L’évaluation du comportement des possédés serait, d’après l’auteure, corrélée à un autre biais. Appuyant ses observations ethnographiques sur des données issues de la psychologie sociale et des neurosciences, elle montre l’influence qu’exercent les rencontres antérieures avec le possédé sur l’évaluation du comportement de la divinité. Tant l’appréhension d’une intentionnalité exclusive que la continuité entre l’appréciation du possédé et le comportement de la divinité seraient le résultat de processus cognitifs intuitifs régissant la perception sociale.51 Emma Cohen étend ensuite son analyse aux mécanismes cognitifs susceptibles d’éclairer le lien étroit entre la présence d’xA0;espritsxA0;, le phénomène de possession et l’infortune. Ses conclusions rejoignent ici nombre d’études xA0;classiquesxA0; sur la sorcellerie appréhendée à partir d’une théorie de causalité sociale selon laquelle certains événements ambigus, généralement malheureux et personnellement signifiants sont per?us comme le résultat d’une intentionnalité surnaturelle, qui serait elle-même soutenue par de fortes intuitions morales (justice, mérite…) sur le pourquoi de tels événements. Dans ce cadre théorique, la sorcellerie consisterait à déplacer la source de causalité du malheur vers une tierce personne malintentionnée, avec pour effet une décharge de responsabilité de l’individu face à sa propre infortune. Dans un tel domaine, la possession et la communication qu’elle permet d’instaurer permettrait de mieux prédire et contr?ler les circonstances susceptibles de mener à la récurrence du malheur. burberry pas cher
52 L’auteure conclut son analyse en cherchant à préciser les xA0;conditions écologiques spécifiquesxA0; à même d’influer xA0;causalementxA0; sur l’apparition et la transmission du phénomène de possession institutionnalisée. Partant du constat d’Erika Bourguignon sur la corrélation positive entre la présence du phénomène de possession et xA0;le peu d’opportunité d’accomplissement et le peu de contr?le sur les activités ordinairesxA0;[17] [17] Erika Bourguignon, Possession, San Fransisco, Chandler &...suite de nombreux possédés à travers le monde, l’auteure avance l’hypothèse, soutenue par les travaux de plusieurs psychologues sociaux, que le recours à des croyances et pratiques religieuses consisterait en une tentative de retrouver le contr?le de situations qui, en apparence, échappent aux individus.
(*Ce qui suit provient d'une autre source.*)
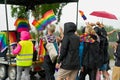 Crowd of people with rainbow flags marching for the pride parade in Tynset, Norway Royalty Free Stock Photo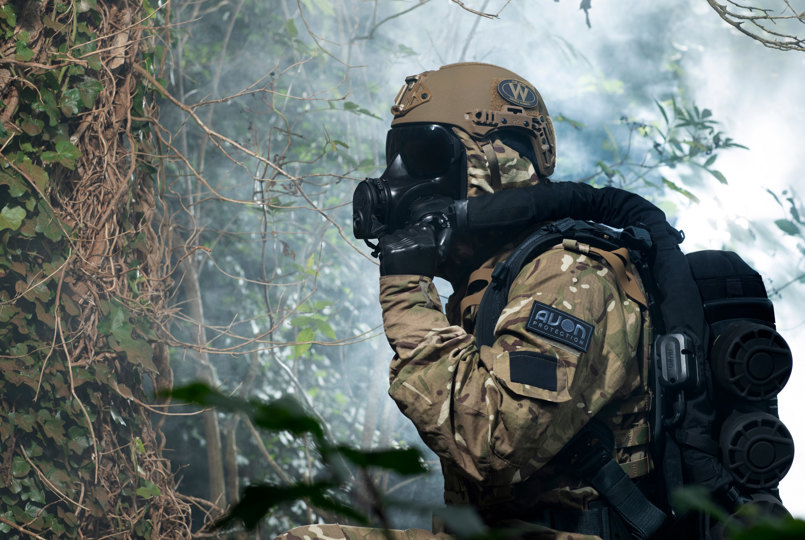 Soldier wearing a helmet and respirator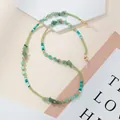 Detail of beaded eyewear chain with green stones, golden accents and silicone loops - Green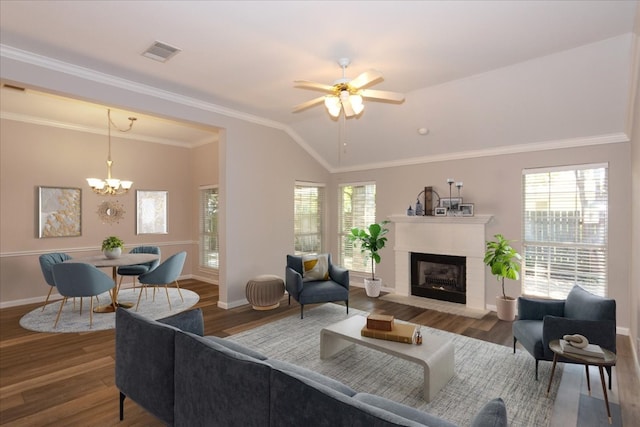 living room with crown molding, lofted ceiling, wood-type flooring, and a fireplace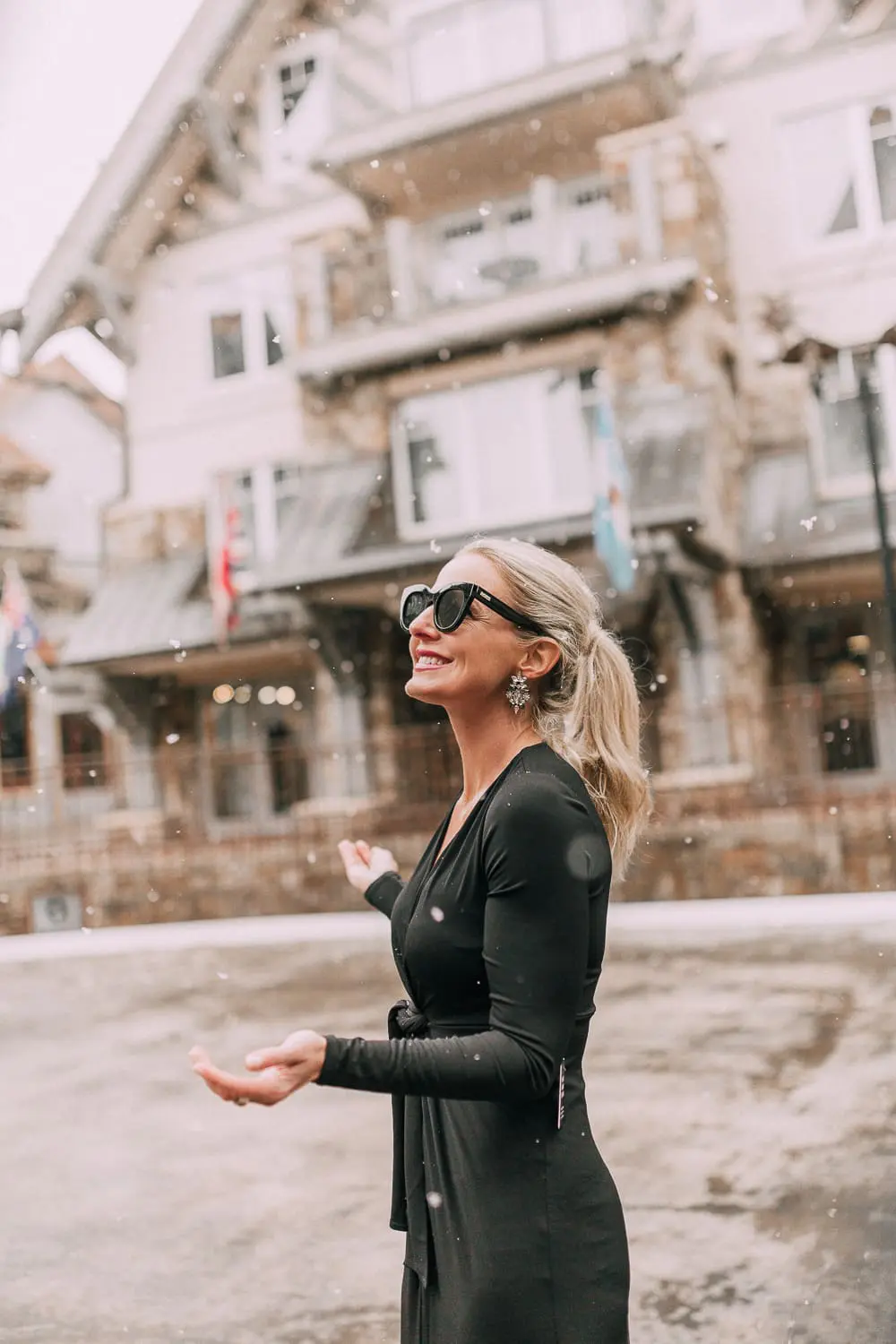 Unexpected holiday party outfits featuring a long black maxi dress with high slit to show off legs and a knot under the bust on blonde fashion blogger in telluride, colorado in the snow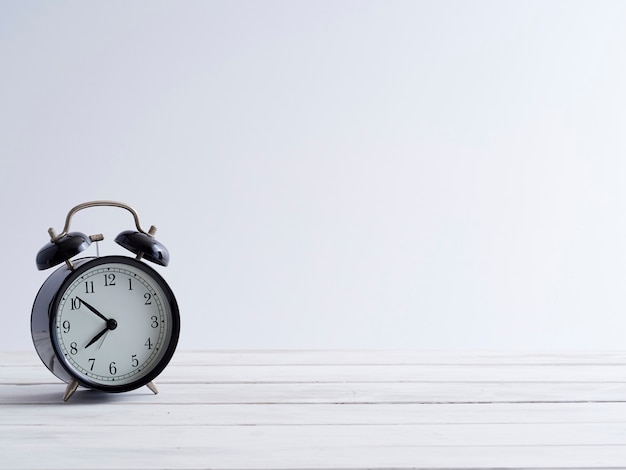 Black alarm clock on white wooden.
Poursuivant son analyse, l’auteure suggère que les situations génératrices de stress (à l’échelle individuelle et/ou collective) seraient davantage propices à la mobilisation d’un mécanisme mental (xA0;Hypersensitive Agency Detection DevisexA0;[18] [18] Voir Justin Barret, Why Would Anyone Believe in God?…,.. trench burberry pas cher .suite) caractérisé par une tendance à surestimer l’attribution d’intentionnalité (agency) aux événements de l’environnement.53 J’adresserai deux critiques à l’analyse de la possession proposée par Emma Cohen. La première est que l’on peut regretter le peu de place attribué aux dimensions émotionnelles et matérielles dans son modèle théorique. Si la dimension strictement cognitive de la possession s’avère, comme l’auteure l’a bien montré, indispensable pour rendre compte de son caractère xA0;contagieuxxA0;, les émotions et les objets (artefacts, substances, odeurs…) jouent eux aussi un r?le déterminant dans les mécanismes d’apprentissage et de mémorisation de la possession[19] [19] Arnaud Halloy, «xA0;Un anthropologue en transe. Du corps.. lacoste homme pas cher
.suite.54 Ma seconde critique concerne précisément le peu d’attention accordé par l’auteure aux processus d’émergence et d’apprentissage de la possession, de même qu’aux changements de perception et d’attitude face à la possession en fonction du parcours de vie des individus. La prise en considération de cet aspect diachronique et dynamique de l’appréhension des rapports aux xA0;espritsxA0; aurait certainement permis de complexifier la structure de la cha?ne causale, par moment un peu trop linéaire, entre le xA0;contextexA0; (générateur de stress, d’incertitude, d’incompréhension) et les attitudes mentales qu’il est censé générer (comme le recours à des acteurs sociaux singuliers, les xA0;espritsxA0;).55 Outre ces lacunes à combler, inévitables dans tout travail construit autour d’hypothèses fortes, le travail d’Emma Cohen ouvre de nouvelles perspectives théoriques. Il est assurément amené à devenir un ouvrage indispensable pour tout chercheur intéressé par la possession religieuse.56 Arnaud HalloyNick J.